В эти же годы я почувствовала новый интерес к тому, с чего начинала, — к театру. С небольшими перерывами, одну за другой, написала пьесы: «Проводы белых ночей», «Как поживаешь, парень?», «Еще не вечер», «Сколько лет, сколько зим» и «Надежда Милованова» («Верность»). Есть, конечно, особая притягательная сила в том, что сочиненное тобой разыгрывается на театральных подмостках, вымышленные тобой люди конкретизируются и обрастают множеством новых черт, приданных им актерами, есть особая прелесть в тесноте и пестроте зрительного зала, в занавесе, который то раздвигается, позволяя заглянуть в события, происходящие за ним, то сдвигается снова, как бы ставя точку или подводя черту. Сейчас я понимаю, что где-то в глубине своей писательской сущности я всегда, и в прозе моей, оставалась драматургом. И намерена написать (если буду жива, как любил оговаривать Л. Н. Толстой) еще много пьес.


Часто читатели спрашивают:

— Почему вы написали о санпоезде, а о больнице не написали? Почему бы вам не написать об учителях, о студентах, о ткачах, о бумажной фабрике, о металлургическом заводе?

Я думаю, что книга пишется в том случае, когда материал, накапливаясь и насыщаясь размышлением, требует своего выражения в слове. Так было у меня и со «Спутниками», и с «Кружилихой», и с «Временами года».

С разных сторон мне открывалась душа ребенка, за открытиями следовало раздумье, раздумья облекались в образы, — появился «Сережа».

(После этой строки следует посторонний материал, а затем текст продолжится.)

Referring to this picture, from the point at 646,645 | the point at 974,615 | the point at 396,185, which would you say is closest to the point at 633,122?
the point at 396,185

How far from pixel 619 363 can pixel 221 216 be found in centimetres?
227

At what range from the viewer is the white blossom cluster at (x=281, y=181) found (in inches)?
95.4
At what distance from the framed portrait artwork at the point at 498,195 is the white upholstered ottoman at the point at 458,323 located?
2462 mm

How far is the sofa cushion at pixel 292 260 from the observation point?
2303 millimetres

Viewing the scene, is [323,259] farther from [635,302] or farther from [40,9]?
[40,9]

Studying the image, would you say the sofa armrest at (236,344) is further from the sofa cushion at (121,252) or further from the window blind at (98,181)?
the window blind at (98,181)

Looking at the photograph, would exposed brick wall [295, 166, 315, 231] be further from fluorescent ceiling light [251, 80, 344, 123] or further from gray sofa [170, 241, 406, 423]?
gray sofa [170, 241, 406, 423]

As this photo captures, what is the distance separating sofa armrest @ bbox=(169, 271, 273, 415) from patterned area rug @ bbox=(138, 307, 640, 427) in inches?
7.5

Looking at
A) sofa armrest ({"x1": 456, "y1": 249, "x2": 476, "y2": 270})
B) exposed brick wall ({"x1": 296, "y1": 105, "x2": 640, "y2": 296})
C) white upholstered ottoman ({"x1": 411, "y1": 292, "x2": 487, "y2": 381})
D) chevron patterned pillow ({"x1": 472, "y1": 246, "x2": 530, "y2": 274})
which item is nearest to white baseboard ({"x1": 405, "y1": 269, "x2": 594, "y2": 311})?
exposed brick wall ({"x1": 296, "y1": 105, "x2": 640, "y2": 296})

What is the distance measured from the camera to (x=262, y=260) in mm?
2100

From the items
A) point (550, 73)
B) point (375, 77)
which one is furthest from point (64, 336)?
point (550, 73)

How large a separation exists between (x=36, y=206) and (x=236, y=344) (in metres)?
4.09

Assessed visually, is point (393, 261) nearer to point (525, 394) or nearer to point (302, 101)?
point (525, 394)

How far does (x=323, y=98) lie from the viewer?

Впечатления юности, осмысленные через много лет, лежали на моих плечах как груз, — я его сняла, написав «Сентиментальный роман».

Очень долго созревали рассказы «Валя» и «Володя», задуманные еще во время войны. Первоначально это замышлялось как роман; вместо него я написала два небольших рассказа, оставив суть, экстракт.

Думаю, что такие мальчики и девочки, как Володя и Валя, могли быть и ткачами, и бумажниками, и металлистами. Что женщины с характером Юлии Дмитриевны есть и среди учительниц, и в научных учреждениях, и в партийно-советском аппарате, и где угодно. Что дело не в том, к какому профсоюзу отнести героя, а в том, верно ли раскрыта его человеческая сущность. Если она раскрыта верно — я считаю свою работу удавшейся. Правда, удача в нашем деле — вещь относительная: писатель всегда мечтает о большем, чем может совершить. Рецептов нет, каждое произведение — проба, разведка, начинание заново, на голом месте. В нашей работе обязательны пробы и никогда не прекращается ученичество.